Acadia Day is celebrated every year on August 15th. The festivities began in 1881 when the first national Acadian Convention was held in New Brunswick. Ever since, August 15th, also known as “Quinzou” (a contraction of French “Quinze Août”) has become a day to celebrate all things Acadian.
Here are 6 ideas of things to do on Acadian Day in Nova Scotia, and celebrate this day like the locals:
1. Wear the Acadian flag colours!
While visiting any Acadian community, you’ll likely see the blue adorned with a yellow star, white and red colours of the Acadian flag flying proudly outside of Acadian homes, businesses and buildings.
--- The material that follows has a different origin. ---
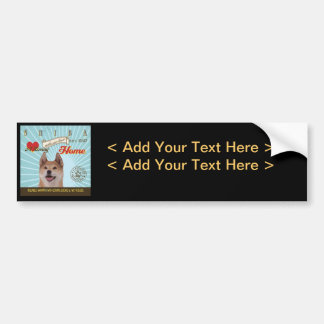 A Loving Shiba Makes Our House Home Bumper Stickers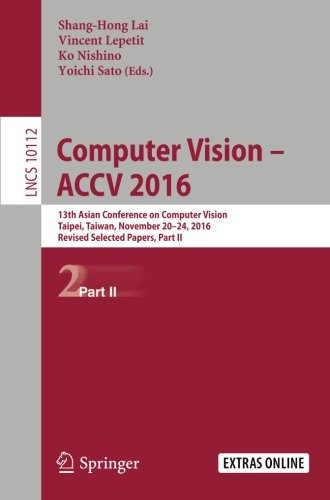 Computer Vision -  ACCV 2016: 13th Asian Conference on Computer Vision, Taipei, Taiwan, November 20-24, 2016, Revised Selected Papers, Part II (Lecture Notes in Computer Science)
Enjoy wearing the colours that evoke valiance, joyfulness and resilience as you celebrate this special day with the rest of Acadia!
2. Treat your tastebuds to Acadian traditional foods and dishes
Depending on where you are in Acadia, the menu may include scrumptious Seafood chowders (“Chaudrée aux fruits de mer”), Acadian Fricot, Rappie Pie (“Râpure”), Meat Pie ("pain à la viande"), fresh lobster, or perhaps even a less common dish: Acadian green soup. This is a savoury soup made of all the green veggie goodies you could dream of served with a mouth-melting Acadian buttery biscuit. If you see this specialty offered on the menu, go for it, it’s a true Acadian traditional treat! There are all sorts of wonderful ways to indulge in Acadian traditional flavours on Acadian Day, don't hesitate to ask for meal recommendations, locals will be happy to help you find the best meal options to make the most of Acadian Day!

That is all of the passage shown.